### Document text

This year pretty much every day seems to be too windy, it deffinatly seems worse than normal. Like others its the gusts and direction that decides it for me. A strong headwind is just a sufferfest but gusts from the side and theres a risk of getting blown into the traffic.


----------



## Dave 123 (8 Jul 2015)

Under 10 mph isn't a wind, 10-15 is a bit breezy, any thing above that is a wind.
Living to the west of Cambridge I get it going home most evenings. Tonight is forecast at 18mph....


----------



## annedonnelly (8 Jul 2015)

Since I started commuting I've gone out in much stronger winds than I would've previously. Sometimes what the BBC are predicting as 30+ mph. Usually the wind is from the west which means a head wind as I go uphill in the mornings. Luckily I'm on cycle paths so I don't need to cope with traffic at the same time as slogging up the hill.

I spend the day looking forward to a tail wind home


----------



## buggi (8 Jul 2015)

I once had to cycle back from work in 27mph. Luckily it was a tail wind and I got home 10 min early! 

Gusty weather is worse. Generality I can't be arsed if it's more than 15 mph, although I'll do 18 if necessary but over that I don't bother unless I'm already out. Anything over 23 I'm scrounging a lift unless its a tail wind which is rare


----------



## Mugshot (8 Jul 2015)

Without wishing to sound as if I'm waving any of my appendages if I didn't go out in some of the wind speeds mentioned above I'd almost never go out. I can only think of once in the last 4 years or so when I haven't ridden due to the wind, that was gusting to around 80mph with torrential rain too, as I was in work and my wife was there with the van I took the option of chucking the bike in the back, however if it had been in the morning coming to work then I would have ridden. I may choose routes more carefully and seek out some with a bit of shelter if it's really blowing but that's about it.
You know when it's proper windy when you have to pedal hard just to keep going down hills which you'd normally freewheel down at 30mph+
As somebody mentioned above, there doesn't seem to have been any let up this year, this morning blowing westerly at 22.5mph and gusting to 27mph feels pretty much like the norm.


----------



## ScotiaLass (8 Jul 2015)

Pale Rider said:


> Several of my loops involve riding up and down the North East coast.
> 
> As a general rule, if there is a headwind, it will be on the way back down.
> 
> ...


Exactly the same as you.
10mph, I won't think twice
15 mph, it depends.
Anything over that and I generally won't go out


----------



## Sharky (8 Jul 2015)

### Exercise task
Can you copy the forum thread on cycling in wind from the words "## Mugshot (8" through "that's about it.", changing "van" to "car"?

### Extracted data
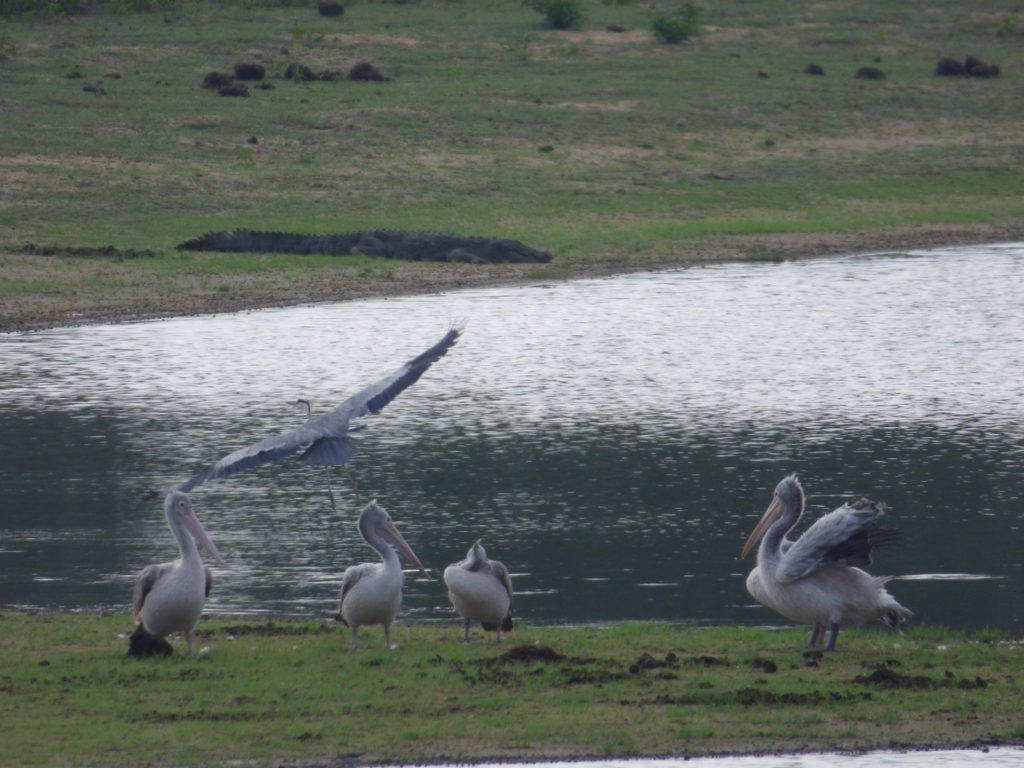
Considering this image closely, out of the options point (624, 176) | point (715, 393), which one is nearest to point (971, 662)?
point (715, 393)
---
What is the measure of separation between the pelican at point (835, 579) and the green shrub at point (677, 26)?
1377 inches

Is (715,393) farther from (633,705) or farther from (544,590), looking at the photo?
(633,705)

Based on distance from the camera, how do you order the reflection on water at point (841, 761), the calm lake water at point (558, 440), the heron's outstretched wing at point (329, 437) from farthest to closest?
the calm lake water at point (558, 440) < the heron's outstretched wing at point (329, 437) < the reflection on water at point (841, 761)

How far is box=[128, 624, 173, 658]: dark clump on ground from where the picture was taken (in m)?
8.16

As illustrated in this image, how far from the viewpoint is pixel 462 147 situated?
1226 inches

### Answer below
## Mugshot (8 Jul 2015)

Without wishing to sound as if I'm waving any of my appendages if I didn't go out in some of the wind speeds mentioned above I'd almost never go out. I can only think of once in the last 4 years or so when I haven't ridden due to the wind, that was gusting to around 80mph with torrential rain too, as I was in work and my wife was there with the car I took the option of chucking the bike in the back, however if it had been in the morning coming to work then I would have ridden. I may choose routes more carefully and seek out some with a bit of shelter if it's really blowing but that's about it.